Во рту отчего-то стало солоно, и заныли кончики пальцев на руках, словно были поморожены и теперь отходили. Незримый тяжеловес прошествовал по бугру, и за ним, словно от летящих пол плаща, шлейфом потянулся ветерок, колыхая травы, — полное ощущение, будто пробежал человек. Когда звук шагов исчез где-то возле леса, Зарубин увидел женщину в белом халате и бидончиком в руке! Спину продрал непроизвольный озноб, хотя он понимал, это не кикимора — скорее всего доярка, которую наверняка высадил молоковоз. Она шла от дороги по полю совершенно бесшумно и, увидев машину, сделала доворот, направляясь прямо к Зарубину.
Он тряс головой, мысленно отплёвывался, однако избавиться от наваждения не смог — к нему шла вдова Дра- кони! Подошла, встала в нескольких метрах и посмотрела так, будто хотела сделать выговор: опять какую-нибудь границу перешагнул, что-то нарушил, не туда залез. Он даже осмотрелся, ожидая ругани, но Дива Никитична заглянула через стекло в машину и будто расстроилась.
— А где же Костыль? — удивлённо спросила она.
— Должно быть, на базе, — неуверенно произнёс Зарубин. — Впрочем, не знаю...
— Это не он сейчас к лесу пробежал?
— Нет, я здесь один!
— Жаль... Дяденька, а ты его увидишь сегодня?
— Конечно... Что-то передать?
Вдова посмотрела на свой бидончик и надменно усмехнулась.
— Скажи, Диву Никитичну встретил, хотела парным молочком напоить, — она произнесла это так, будто собиралась дать не молока, а яду.
— Он же молоко терпеть не может...
— Ничего, у меня выпьет! Последнее ему предупреждение: будет от меня убегать, поймаю и уши надеру!
— Так и передать?
Дива Никитична, похоже, чувствовала себя на Пижме владычицей.
— И ещё скажи: не изведёт волков за старой дойкой, отниму угодья. Выгоню с Пижмы к чёртовой матери. Опять тёлку зарезали!
Зарубин почувствовал себя виноватым.
— Хорошо, передам...
Вдова как-то странно всмотрелась, будто приблизив к себе, и вдруг доверительно спросила:
— Дяденька, ты подарок-то в реку бросил?
— Нет ещё, — признался он. — Подходящего омута не нашёл, с русалками.
— Сегодня поедешь, так брось, — велела она.
— Не жалко?

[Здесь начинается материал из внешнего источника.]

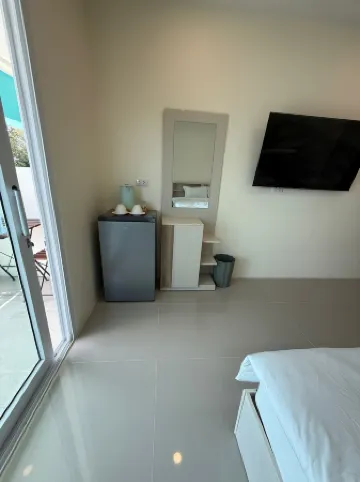 Three Monkeys Chaweng Beach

Вещица дорогая, антикварная...
— Нечего меня подкупать! — вдруг заявила Дива Никитична.
— Фефелов вспоминал вас очень тепло, — Зарубин попытался защитить шефа. — И при этом волновался...

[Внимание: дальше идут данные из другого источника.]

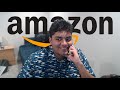 I quit Amazon after two months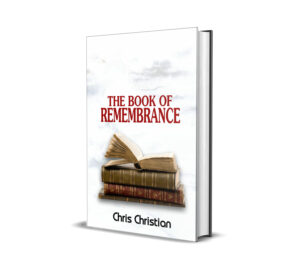 Book of Remembrance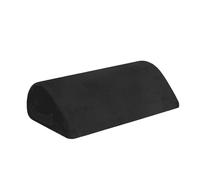 Repose-pieds sous le bureau, repose-pieds amovible en mousse à mémoire de forme, support alimentaire portable pour salaire à domicile, repose-pieds multifonction pour soulager la fatigue, soutien des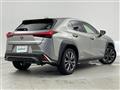 2019 Lexus UX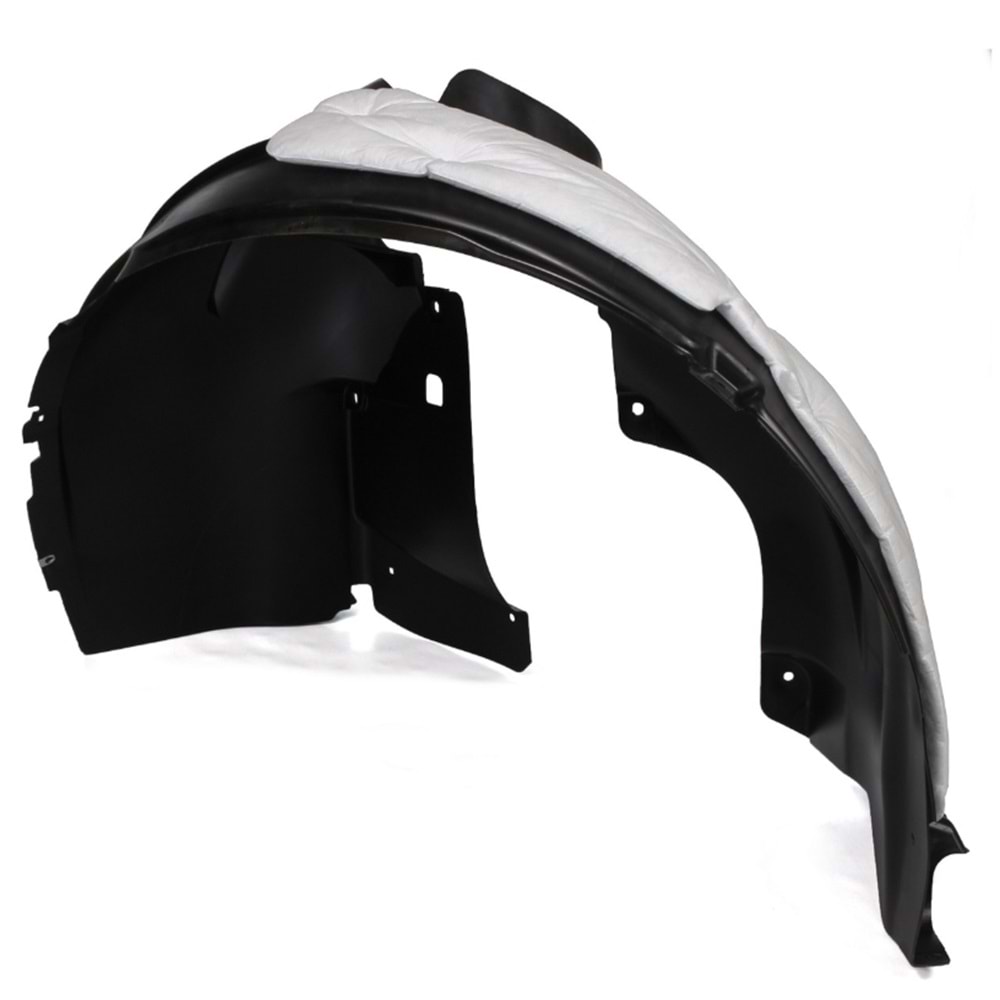 ON SOL CAMURLUK DAVLUMBAZI OPEL MOKKA 17-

— Знаю я это волнение! — отрезала вдова. — Если бы от души подарок!.. Костыль боится, что угодья отниму, вот и настропалил своего начальника. А тот даже ухаживать пытался... Выбрось!
Вдове эта тема была неприятна, да и Зарубину не хотелось вникать в тонкости их отношений.

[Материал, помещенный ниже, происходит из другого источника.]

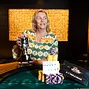 Libby Thomson Wins 8-Game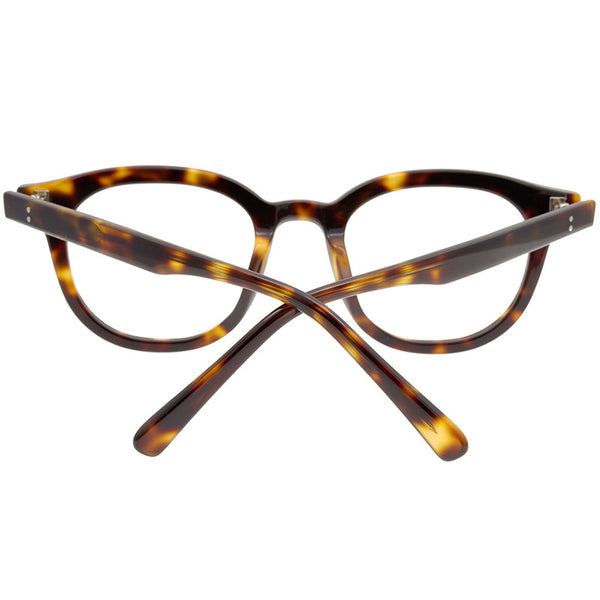Square Glasses A2227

— Хорошо, сегодня же найду омут, — пообещал он.
И поймал себя на мысли, что непроизвольно тайно
разглядывает Диву Никитичну и при этом на ум приходит единственное слово — царственная. Тут можно понять шефа и его чувства...
— Впрочем, давай его мне, — вдруг заявила вдова. — Сама выброшу, всё равно на омут иду.
Зарубин достал подарок шефа.
— На омут русалок поить? — спросил, передавая коробку.